In Connectionist Temporal Classification space is just a
whitespace and blank is '-' which we use to solve the repeated
reoccurrence of the data. for example "pizza" will be encoded as
"piz-za".
TLDR;
ref: https://towardsdatascience.com/beam-search-decoding-in-ctc-trained-neural-networks-5a889a3d85a7
In CTC there is an issue of how to encode duplicate characters. It is solved by introducing a pseudo-character (called blank, but don’t confuse it with a “real” blank, i.e. a white-space character). This special character will be denoted as “-” in the text. We use a clever coding schema to solve the duplicate-character problem: when encoding a text, we can insert arbitrary many blanks at any position, which will be removed when decoding it. However, we must insert a blank between duplicate characters like in “hello”. Further, we can repeat each character as often as we like.

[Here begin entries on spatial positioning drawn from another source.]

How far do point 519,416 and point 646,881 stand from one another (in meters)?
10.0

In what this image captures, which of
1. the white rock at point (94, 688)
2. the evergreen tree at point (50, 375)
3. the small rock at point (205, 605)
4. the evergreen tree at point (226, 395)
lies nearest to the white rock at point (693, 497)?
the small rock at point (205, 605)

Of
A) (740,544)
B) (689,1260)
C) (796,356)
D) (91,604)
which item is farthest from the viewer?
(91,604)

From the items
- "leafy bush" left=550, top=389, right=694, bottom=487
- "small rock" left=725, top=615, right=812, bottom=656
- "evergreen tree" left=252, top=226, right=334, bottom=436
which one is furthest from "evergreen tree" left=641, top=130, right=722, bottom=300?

Let’s look at some examples:
“to” → “---ttttttooo”, or “-t-o-”, or “to”
“too” → “---ttttto-o”, or “-t-o-o-”, or “to-o”, but not “too”
As you see, this schema also allows us to easily create different alignments of the same text, e.g. “t-o” and “too” and “-to” all represent the same text (“to”), but with different alignments to the image. The NN is trained to output an encoded text (encoded in the NN output matrix).